Goal -
Turn the entries below into a JSON list of strings with one string per line, skipping blank lines. Leave the pictures out.

— begin Data for this task —

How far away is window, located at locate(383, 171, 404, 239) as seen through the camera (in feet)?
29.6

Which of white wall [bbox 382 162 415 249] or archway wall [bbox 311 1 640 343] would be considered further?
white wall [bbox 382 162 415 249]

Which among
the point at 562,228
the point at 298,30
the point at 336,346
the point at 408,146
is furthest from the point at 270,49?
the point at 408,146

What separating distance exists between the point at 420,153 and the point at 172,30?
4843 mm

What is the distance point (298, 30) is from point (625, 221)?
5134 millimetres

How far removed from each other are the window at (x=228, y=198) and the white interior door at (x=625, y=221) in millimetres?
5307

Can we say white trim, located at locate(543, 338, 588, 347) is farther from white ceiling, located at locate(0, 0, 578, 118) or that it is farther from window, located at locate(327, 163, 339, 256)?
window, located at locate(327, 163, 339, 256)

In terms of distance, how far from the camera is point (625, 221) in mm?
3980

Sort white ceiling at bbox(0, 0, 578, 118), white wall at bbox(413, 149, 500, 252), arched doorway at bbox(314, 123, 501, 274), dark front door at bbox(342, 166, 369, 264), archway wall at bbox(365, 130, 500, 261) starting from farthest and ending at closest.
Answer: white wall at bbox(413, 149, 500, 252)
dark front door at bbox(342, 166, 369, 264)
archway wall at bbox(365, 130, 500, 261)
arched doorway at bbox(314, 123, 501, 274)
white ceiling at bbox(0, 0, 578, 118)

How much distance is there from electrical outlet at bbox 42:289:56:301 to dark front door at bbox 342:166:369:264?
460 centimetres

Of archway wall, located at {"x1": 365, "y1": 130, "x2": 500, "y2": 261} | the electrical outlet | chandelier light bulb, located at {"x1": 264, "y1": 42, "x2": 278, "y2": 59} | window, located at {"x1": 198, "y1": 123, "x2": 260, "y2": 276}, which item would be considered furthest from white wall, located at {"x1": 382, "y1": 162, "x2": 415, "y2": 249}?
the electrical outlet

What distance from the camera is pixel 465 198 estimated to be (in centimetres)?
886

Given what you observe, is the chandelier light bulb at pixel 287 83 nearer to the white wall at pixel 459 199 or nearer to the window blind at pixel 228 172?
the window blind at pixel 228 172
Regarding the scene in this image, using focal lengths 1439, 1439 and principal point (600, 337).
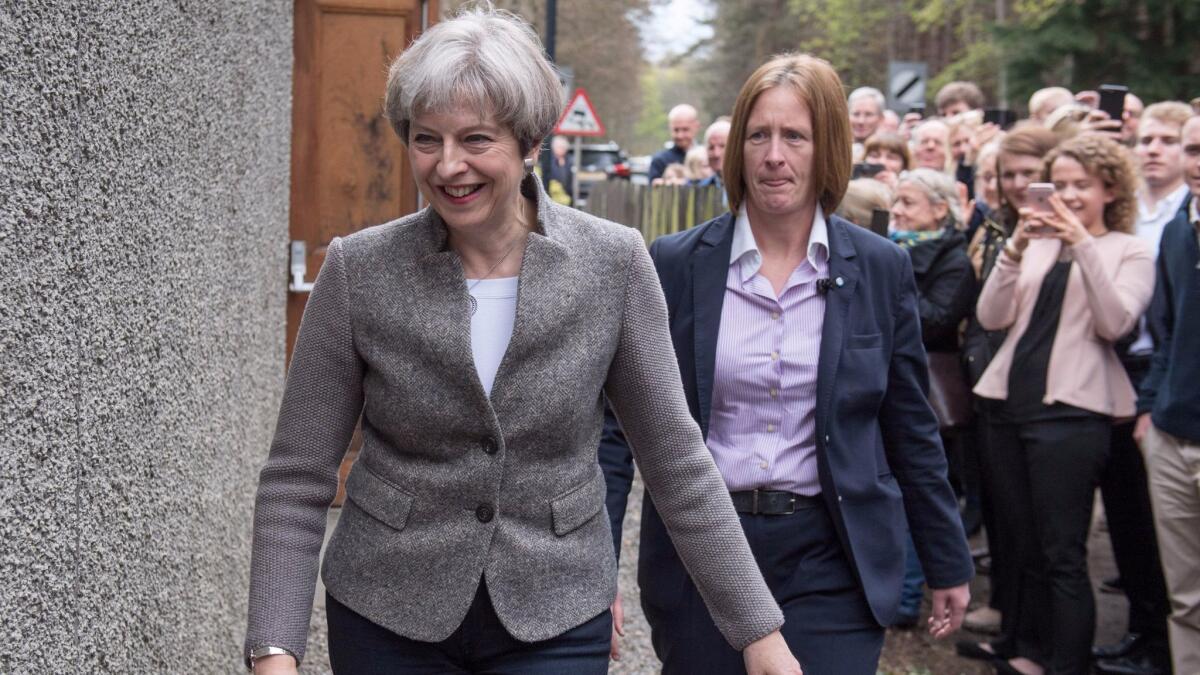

— end Data for this task —

Result for this task -
[
  "How far away is window, located at locate(383, 171, 404, 239) as seen through the camera (in feet)?",
  "29.6",
  "Which of white wall [bbox 382 162 415 249] or archway wall [bbox 311 1 640 343] would be considered further?",
  "white wall [bbox 382 162 415 249]",
  "Which among",
  "the point at 562,228",
  "the point at 298,30",
  "the point at 336,346",
  "the point at 408,146",
  "is furthest from the point at 270,49?",
  "the point at 408,146",
  "What separating distance exists between the point at 420,153 and the point at 172,30?",
  "4843 mm",
  "What is the distance point (298, 30) is from point (625, 221)?",
  "5134 millimetres",
  "How far removed from each other are the window at (x=228, y=198) and the white interior door at (x=625, y=221) in millimetres?",
  "5307",
  "Can we say white trim, located at locate(543, 338, 588, 347) is farther from white ceiling, located at locate(0, 0, 578, 118) or that it is farther from window, located at locate(327, 163, 339, 256)?",
  "window, located at locate(327, 163, 339, 256)",
  "In terms of distance, how far from the camera is point (625, 221) in mm?",
  "3980",
  "Sort white ceiling at bbox(0, 0, 578, 118), white wall at bbox(413, 149, 500, 252), arched doorway at bbox(314, 123, 501, 274), dark front door at bbox(342, 166, 369, 264), archway wall at bbox(365, 130, 500, 261) starting from farthest and ending at closest.",
  "Answer: white wall at bbox(413, 149, 500, 252)",
  "dark front door at bbox(342, 166, 369, 264)",
  "archway wall at bbox(365, 130, 500, 261)",
  "arched doorway at bbox(314, 123, 501, 274)",
  "white ceiling at bbox(0, 0, 578, 118)",
  "How much distance is there from electrical outlet at bbox 42:289:56:301 to dark front door at bbox 342:166:369:264?",
  "460 centimetres",
  "Of archway wall, located at {\"x1\": 365, \"y1\": 130, \"x2\": 500, \"y2\": 261} | the electrical outlet | chandelier light bulb, located at {\"x1\": 264, \"y1\": 42, \"x2\": 278, \"y2\": 59} | window, located at {\"x1\": 198, \"y1\": 123, \"x2\": 260, \"y2\": 276}, which item would be considered furthest from white wall, located at {\"x1\": 382, \"y1\": 162, \"x2\": 415, \"y2\": 249}?",
  "the electrical outlet",
  "What distance from the camera is pixel 465 198 estimated to be (in centimetres)?",
  "886",
  "Given what you observe, is the chandelier light bulb at pixel 287 83 nearer to the white wall at pixel 459 199 or nearer to the window blind at pixel 228 172?",
  "the window blind at pixel 228 172",
  "Regarding the scene in this image, using focal lengths 1439, 1439 and principal point (600, 337)."
]